### YOUR OBJECTIVE
Reproduce word for word everything from the line containing "Studying the scene, how" down to the line containing "6066 millimetres", including both of those lines.

**********

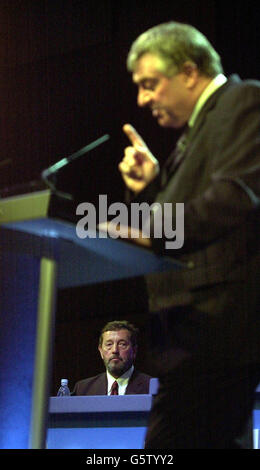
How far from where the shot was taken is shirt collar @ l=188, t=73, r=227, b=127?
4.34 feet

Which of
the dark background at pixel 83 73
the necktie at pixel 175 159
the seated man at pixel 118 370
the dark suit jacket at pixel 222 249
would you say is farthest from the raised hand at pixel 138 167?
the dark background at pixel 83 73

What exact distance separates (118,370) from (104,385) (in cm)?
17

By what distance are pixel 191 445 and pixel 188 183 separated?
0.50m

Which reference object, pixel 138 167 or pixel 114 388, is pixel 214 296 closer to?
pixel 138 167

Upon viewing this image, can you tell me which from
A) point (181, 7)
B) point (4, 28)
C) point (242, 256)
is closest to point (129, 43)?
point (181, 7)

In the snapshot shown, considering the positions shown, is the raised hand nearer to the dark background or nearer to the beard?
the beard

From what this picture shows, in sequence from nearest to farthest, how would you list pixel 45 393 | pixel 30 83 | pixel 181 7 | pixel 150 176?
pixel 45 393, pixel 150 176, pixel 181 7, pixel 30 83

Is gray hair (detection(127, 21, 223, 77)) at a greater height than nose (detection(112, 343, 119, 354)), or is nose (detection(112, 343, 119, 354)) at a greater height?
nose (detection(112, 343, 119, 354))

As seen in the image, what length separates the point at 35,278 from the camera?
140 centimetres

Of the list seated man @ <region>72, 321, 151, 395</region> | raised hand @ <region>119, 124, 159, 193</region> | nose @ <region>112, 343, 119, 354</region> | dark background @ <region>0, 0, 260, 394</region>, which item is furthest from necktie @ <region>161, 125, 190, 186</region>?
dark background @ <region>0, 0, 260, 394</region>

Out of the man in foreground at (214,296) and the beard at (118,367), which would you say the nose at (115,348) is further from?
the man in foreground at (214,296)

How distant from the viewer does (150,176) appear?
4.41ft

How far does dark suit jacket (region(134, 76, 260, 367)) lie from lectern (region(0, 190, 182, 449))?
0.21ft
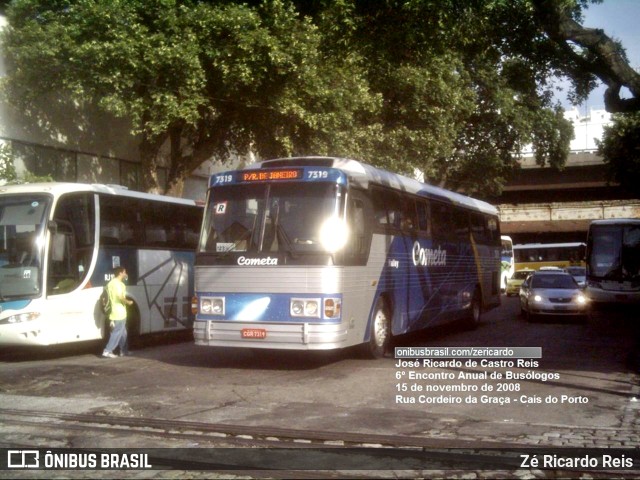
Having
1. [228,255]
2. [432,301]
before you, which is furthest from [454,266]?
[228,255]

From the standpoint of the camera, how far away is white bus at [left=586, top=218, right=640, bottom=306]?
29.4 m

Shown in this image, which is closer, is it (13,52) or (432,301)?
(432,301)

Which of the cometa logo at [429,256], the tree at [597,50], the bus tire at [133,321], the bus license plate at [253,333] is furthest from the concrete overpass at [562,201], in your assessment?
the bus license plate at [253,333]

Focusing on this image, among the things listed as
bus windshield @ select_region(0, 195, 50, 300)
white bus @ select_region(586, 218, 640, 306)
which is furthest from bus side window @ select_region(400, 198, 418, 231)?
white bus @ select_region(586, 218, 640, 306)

**********

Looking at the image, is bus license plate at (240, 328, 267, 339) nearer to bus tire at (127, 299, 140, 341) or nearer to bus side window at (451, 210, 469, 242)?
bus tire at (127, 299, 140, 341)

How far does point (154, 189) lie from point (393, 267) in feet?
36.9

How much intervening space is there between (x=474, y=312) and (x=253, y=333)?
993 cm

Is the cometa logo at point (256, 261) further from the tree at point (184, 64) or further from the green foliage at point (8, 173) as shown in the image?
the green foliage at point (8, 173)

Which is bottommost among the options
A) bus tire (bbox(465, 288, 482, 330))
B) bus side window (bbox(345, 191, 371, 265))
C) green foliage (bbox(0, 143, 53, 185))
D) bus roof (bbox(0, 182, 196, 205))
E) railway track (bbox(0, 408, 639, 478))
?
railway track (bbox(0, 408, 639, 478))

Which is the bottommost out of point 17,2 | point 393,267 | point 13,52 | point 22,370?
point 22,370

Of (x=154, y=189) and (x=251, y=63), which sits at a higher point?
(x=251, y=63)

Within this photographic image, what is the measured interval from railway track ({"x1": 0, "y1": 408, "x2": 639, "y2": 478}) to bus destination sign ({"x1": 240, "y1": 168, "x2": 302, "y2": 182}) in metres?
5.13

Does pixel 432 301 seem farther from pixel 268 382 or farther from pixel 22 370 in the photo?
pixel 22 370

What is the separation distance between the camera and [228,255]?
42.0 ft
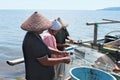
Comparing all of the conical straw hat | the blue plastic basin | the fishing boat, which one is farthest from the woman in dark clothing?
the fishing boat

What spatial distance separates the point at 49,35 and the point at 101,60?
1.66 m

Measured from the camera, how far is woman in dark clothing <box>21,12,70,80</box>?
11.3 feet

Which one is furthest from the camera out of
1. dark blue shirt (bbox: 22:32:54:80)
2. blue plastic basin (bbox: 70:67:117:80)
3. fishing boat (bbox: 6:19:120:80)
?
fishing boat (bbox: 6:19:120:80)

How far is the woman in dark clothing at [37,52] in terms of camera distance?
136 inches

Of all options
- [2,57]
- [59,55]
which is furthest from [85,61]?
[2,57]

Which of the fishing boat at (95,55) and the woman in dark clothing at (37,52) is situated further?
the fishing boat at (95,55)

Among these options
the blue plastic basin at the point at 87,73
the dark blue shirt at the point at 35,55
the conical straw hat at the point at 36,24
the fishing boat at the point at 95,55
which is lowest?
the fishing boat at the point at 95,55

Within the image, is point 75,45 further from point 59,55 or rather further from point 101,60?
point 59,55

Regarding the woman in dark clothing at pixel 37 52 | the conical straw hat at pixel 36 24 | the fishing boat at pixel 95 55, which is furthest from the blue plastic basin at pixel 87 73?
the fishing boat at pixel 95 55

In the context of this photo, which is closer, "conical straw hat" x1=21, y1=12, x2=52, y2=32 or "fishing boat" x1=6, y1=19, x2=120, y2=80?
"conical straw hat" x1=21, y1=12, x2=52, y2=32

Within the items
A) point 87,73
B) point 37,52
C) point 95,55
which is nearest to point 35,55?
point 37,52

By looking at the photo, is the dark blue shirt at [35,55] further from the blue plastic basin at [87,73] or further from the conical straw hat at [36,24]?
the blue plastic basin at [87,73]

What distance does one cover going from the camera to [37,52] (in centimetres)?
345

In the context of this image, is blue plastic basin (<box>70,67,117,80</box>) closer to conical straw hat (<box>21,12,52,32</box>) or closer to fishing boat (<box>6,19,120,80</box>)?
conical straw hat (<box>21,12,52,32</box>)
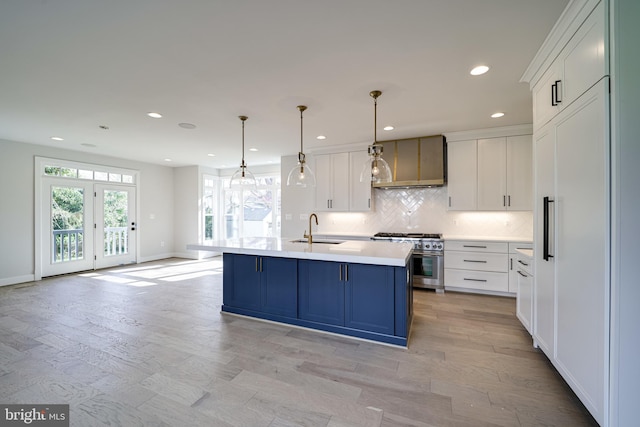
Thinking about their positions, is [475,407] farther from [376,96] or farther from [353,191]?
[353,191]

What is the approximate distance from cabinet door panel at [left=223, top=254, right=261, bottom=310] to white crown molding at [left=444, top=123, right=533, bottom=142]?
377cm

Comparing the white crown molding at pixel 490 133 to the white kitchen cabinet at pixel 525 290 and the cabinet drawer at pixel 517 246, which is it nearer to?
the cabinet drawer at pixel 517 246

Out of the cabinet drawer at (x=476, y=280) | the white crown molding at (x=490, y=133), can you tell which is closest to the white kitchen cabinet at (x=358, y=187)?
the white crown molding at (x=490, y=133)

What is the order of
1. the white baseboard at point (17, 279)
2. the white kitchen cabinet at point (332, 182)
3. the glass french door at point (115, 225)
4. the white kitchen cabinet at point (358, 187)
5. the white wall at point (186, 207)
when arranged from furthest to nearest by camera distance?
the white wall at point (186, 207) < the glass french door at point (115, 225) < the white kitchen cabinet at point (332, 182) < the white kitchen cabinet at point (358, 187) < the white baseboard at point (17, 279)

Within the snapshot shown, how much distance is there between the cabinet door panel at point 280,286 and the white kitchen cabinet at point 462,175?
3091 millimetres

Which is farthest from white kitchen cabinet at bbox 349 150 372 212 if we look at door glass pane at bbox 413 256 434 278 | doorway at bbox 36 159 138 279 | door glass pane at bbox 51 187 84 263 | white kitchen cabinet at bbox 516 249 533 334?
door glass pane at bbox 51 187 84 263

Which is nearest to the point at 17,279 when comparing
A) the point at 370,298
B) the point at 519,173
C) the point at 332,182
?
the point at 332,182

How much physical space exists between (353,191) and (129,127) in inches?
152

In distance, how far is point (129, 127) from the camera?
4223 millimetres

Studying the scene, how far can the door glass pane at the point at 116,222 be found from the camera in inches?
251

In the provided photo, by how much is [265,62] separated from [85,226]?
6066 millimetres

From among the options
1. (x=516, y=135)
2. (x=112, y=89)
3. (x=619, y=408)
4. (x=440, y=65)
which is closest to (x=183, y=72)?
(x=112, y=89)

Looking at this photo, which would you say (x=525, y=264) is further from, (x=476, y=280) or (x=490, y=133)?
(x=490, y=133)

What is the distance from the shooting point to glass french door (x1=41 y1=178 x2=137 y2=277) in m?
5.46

**********

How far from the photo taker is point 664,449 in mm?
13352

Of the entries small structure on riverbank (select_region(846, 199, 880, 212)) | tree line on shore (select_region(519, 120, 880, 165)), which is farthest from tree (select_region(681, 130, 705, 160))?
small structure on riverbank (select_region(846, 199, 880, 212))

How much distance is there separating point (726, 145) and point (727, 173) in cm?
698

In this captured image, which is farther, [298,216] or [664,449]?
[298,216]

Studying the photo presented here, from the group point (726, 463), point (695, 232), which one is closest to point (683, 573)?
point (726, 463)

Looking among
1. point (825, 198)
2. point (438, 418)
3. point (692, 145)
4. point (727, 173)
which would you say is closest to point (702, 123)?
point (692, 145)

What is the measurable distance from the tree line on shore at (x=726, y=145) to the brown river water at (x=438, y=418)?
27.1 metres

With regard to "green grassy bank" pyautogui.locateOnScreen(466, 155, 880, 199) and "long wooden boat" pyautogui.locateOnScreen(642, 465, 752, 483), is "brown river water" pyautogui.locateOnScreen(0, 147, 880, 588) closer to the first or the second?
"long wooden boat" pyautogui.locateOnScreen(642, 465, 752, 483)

**********

### OUTPUT BELOW
Studying the scene, how far can the door glass pane at the point at 116,222 be found from the camera in inches?
251

In the provided photo, by how much is [265,62] separated from [85,226]?
6066 millimetres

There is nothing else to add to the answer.